You can use semijoins to optimize subqueries. This reduces the number of queries and improves query performance. This topic describes the information about semijoins and how to use semijoins in parallel queries.

Prerequisites

The version of the PolarDB cluster is ApsaraDB PolarDB MySQL-compatible edition 8.0 and the revision version is 8.0.1.1.2 or later. For more information about how to check the version, see Query the kernel version number.

Background information

MySQL 5.6.5 supports semijoins. If a row in the outer table matches one or more rows in the inner table, the row of the outer table is returned. Only the row that exists in the outer table is returned even if multiple rows are matched in the inner table. For the queries with subqueries, one subquery is performed for each tuple of the outer table that matches the conditions. This reduces query efficiency. In this case, you can use semijoins to optimize subqueries. This reduces the number of queries and improves query performance. When semijions are used, a subquery is converted to a join, the inner table is pulled out to the outer query. This way, the inner and outer tables are in parallel. The result is returned if one tuple match is found between the inner table and the outer table. This greatly improves query efficiency.

1

Semijoin strategies

Semijoins use the following strategies:

  • DuplicateWeedout Strategy

    A temporary table that uses the row ID as the unique ID is created. The system runs the semijoin as if it were a join and removes duplicate records by using the row ID.

    2
  • Materialization Strategy

    The nested tables are materialized into an indexed temporary table that is used to perform a join, where the index is used to remove duplicates.
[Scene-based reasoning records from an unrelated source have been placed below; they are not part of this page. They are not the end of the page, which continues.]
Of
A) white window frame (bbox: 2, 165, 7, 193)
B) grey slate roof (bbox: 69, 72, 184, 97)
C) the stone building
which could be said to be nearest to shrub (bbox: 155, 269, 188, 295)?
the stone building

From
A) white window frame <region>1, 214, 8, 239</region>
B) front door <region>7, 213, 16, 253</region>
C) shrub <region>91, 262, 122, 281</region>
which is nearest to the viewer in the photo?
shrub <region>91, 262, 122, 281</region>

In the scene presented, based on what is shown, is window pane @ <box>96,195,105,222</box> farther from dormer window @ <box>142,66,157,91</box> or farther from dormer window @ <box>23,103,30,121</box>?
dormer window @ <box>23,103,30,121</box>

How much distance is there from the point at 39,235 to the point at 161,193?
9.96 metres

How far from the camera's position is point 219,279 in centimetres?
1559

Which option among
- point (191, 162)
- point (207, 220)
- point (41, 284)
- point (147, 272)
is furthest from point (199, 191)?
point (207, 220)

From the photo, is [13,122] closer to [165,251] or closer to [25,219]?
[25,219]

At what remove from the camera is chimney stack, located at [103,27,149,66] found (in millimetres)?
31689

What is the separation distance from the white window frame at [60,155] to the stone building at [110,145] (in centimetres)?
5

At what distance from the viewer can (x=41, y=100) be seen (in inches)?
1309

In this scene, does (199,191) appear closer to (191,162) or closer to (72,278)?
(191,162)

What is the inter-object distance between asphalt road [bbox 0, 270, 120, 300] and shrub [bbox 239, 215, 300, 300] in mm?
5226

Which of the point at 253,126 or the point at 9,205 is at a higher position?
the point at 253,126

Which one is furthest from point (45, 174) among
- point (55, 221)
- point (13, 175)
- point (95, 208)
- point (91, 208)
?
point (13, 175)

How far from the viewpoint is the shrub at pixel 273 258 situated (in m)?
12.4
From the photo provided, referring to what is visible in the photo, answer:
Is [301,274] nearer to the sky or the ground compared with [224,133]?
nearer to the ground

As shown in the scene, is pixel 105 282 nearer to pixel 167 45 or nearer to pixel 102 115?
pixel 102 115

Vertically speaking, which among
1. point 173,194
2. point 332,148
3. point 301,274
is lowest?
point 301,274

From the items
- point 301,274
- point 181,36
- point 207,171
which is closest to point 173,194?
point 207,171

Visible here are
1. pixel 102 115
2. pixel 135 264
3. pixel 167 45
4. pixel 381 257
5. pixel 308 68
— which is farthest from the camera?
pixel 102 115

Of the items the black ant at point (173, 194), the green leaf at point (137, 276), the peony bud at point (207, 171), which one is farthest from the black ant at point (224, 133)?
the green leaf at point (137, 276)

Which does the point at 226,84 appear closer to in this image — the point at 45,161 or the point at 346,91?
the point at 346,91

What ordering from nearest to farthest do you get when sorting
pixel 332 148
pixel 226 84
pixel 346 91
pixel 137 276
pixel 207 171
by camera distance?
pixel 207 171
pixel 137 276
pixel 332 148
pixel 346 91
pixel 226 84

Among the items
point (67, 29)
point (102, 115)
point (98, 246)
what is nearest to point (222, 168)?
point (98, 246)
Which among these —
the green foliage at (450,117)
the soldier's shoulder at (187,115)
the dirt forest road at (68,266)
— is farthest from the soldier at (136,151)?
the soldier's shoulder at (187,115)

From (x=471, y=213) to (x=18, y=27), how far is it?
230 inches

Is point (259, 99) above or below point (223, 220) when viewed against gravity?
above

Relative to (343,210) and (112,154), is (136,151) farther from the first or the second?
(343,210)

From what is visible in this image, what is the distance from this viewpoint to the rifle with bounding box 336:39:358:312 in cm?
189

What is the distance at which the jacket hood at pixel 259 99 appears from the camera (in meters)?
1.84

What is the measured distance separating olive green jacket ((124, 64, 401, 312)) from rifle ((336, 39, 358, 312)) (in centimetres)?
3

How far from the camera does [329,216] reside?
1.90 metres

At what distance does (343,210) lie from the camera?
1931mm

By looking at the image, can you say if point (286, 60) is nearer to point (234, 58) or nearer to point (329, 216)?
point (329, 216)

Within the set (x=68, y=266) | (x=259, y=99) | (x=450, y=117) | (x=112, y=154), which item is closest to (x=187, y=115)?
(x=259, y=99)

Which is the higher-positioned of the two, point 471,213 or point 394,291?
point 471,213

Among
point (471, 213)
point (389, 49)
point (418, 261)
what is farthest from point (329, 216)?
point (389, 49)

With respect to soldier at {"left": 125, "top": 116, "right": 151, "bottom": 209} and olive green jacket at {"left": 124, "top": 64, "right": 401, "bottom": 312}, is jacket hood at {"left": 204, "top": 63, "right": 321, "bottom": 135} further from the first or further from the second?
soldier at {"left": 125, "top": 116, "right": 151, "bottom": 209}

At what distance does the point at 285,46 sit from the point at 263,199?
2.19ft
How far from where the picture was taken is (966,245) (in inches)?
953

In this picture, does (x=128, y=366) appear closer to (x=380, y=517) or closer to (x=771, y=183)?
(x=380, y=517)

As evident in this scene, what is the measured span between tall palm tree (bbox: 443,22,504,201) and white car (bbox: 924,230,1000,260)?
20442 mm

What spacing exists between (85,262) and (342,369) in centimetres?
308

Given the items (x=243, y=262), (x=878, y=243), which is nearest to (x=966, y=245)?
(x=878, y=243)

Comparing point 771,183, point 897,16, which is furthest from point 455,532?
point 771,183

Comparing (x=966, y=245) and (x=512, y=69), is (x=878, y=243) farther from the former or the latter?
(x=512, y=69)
The index might also be used later for lookups when joining the temporary table with the outer tables.

    3
  • Firstmatch Strategy

    When the system scans the inner tables for row combinations and there are multiple instances of a given value group, choose one rather than returning them all. This shortcuts scanning and eliminates duplicates.

    4
  • LooseScan Strategy

    The system scans a subquery table by using an index that enables a single value to be chosen from each value group of the subquery.

    5

Syntax

Semijoins use the IN or EXISTS clause as join conditions.

  • IN
    SELECT *
    FROM Employee
    WHERE DeptName IN (
      SELECT DeptName
      FROM Dept
    )
  • EXISTS
    SELECT *
    FROM Employee
    WHERE EXISTS (
      SELECT 1
      FROM Dept
      WHERE Employee.DeptName = Dept.DeptName
    )

Improve parallel performance for semijoins

PolarDB supports all semijoin strategies and accelerates the parallel queries that use semijoin strategies. PolarDB splits semijoin tasks and uses a multi-threading model to run task sets in parallel. This enhances capabilities to remove duplicates and improves query performance. TPC Benchmark™H (TPC-H) provides 22 SQL queries. In the following example, the twentieth SQL query is used.

SELECT
   s_name,
   s_address 
FROM
   supplier,
   nation 
WHERE
   s_suppkey IN 
   (
      SELECT
         ps_suppkey 
      FROM
         partsupp 
      WHERE
         ps_partkey IN 
         (
            SELECT
               p_partkey 
            FROM
               part 
            WHERE
               p_name LIKE '[COLOR]%' 
         )
         AND ps_availqty > ( 
         SELECT
            0.5 * SUM(l_quantity) 
         FROM
            lineitem 
         WHERE
            l_partkey = ps_partkey 
            AND l_suppkey = ps_suppkey 
            AND l_shipdate >= date('[DATE]') 
            AND l_shipdate < date('[DATE]') + interval '1' year ) 
   )
   AND s_nationkey = n_nationkey 
   AND n_name = '[NATION]' 
ORDER BY
   s_name;

In the example, the materialization is first processed and a degree of parallelism (DOP) of 32 is used. The materialized tables are used in the subsequent process. This makes full use of the processing capabilities of the CPUs and maximizes the parallel processing capabilities of outer queries. In the following execution plan, 1 GB of data that is represented by TPC-H scale factor 1 is used. The parallel processing capabilities are achieved in the materialization and semijoin processes after parallel scans are used.

2

The following figure shows the execution time of the statement when the sequential query is performed.

1

The following figure shows the execution time of the statement when the parallel query is used.

2

In the following custom SQL statements, parallel semijoins are used and max_parallel_degree is set to 32. In this case, the execution time of the statements is reduced from 2.59 seconds to 0.34 seconds.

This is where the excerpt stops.